THE VIOLENT and thuggish behaviour outside the House of Representatives by Electricity Authority workers was shocking. Behaving like football hooligans on the rampage, demonstrators hurled firecrackers and stones at police – some fought with officers and entered the legislature – shouted abuse at deputies and the finance minister, prevented the Attorney-General from entering and, to cap it all, cut the power supply to the building.
These despicable terror tactics will take a different form today, as the striking EAC workers will subject the whole country to power cuts because the reduced output of the power stations will not be adequate to cover the country’s needs. Everyone will have to suffer, at significant cost to the economy, because the overpaid and under-worked, highly privileged employees of the EAC do not want the Authority privatised. And the only reason they are opposed to privatisation is because they fear they would lose their super-privileges.
But what do the workers propose we do? The passing of the privatisation bill is a condition for the release of the next instalment of financial assistance by our international lenders, without which the state would be unable to meet its financial obligations. Should the state default on its payments and declare bankruptcy so that it satisfies the selfish bullies and the EAC can carry on operating as a workers’ co-operative? It is not even as if the Authority is a financially robust concern – it is now a loss-making national liability and not a source of public wealth as unions and political parties have been claiming.
Unfortunately, most of the political parties, with their strident opposition to privatisation, have been encouraging the hooligan behaviour of the SGO unions. There was grudging condemnation of yesterday’s violence by some, but until early, yesterday evening Akel had avoided taking a stand, against the episodes. Even the parties which condemned the vandalism, made sure to tell us they respected the rights of unions to protest as if this was the issue.

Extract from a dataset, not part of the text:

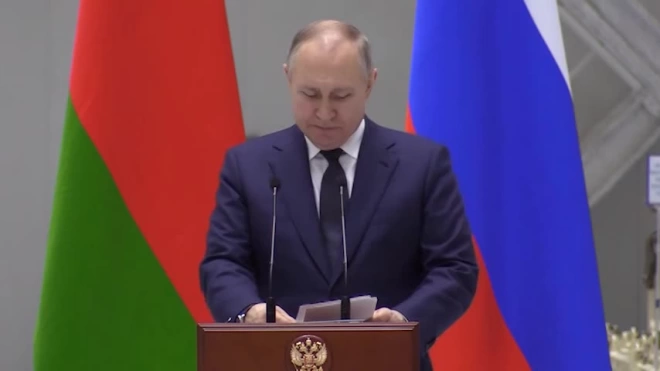 Путин отметил важность углубления интеграции Союзного государства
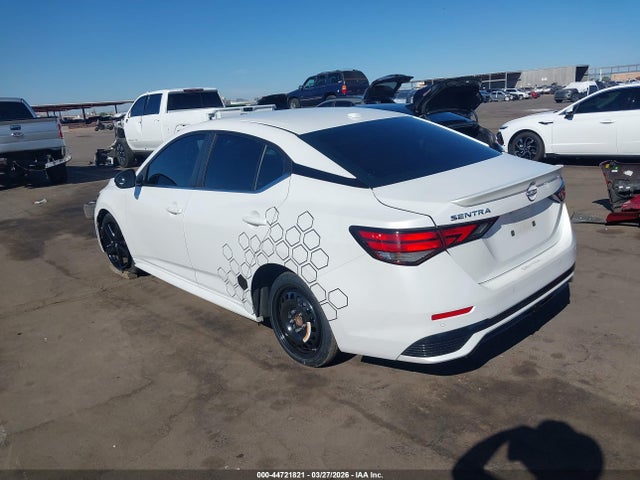 Nissan Sentra Sr Xtronic Cvt 2024 3N1AB8DV2RY257721 Image 3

There was really no need to say this because our society has always respected the right of unions not only to protest, but also the dubious right to resort to bullying, blackmail and violence.
At least this time nobody accused the police of using ‘excessive’ force against the hooligans, as is the normal practice. On the contrary, Disy chief Averof Neophytou accused the police of not responding adequately to the thuggish behaviour in order to maintain law and order, a view also expressed by the government spokesman. The spokesman also said that President Anastasiades had asked for the enforcement of the letter of the law regarding strikes at essential services, which would be violated by the EAC strike.
The government must take a hard line because if it does not, the bullying unions will exploit any show of weakness and step up their terror tactics.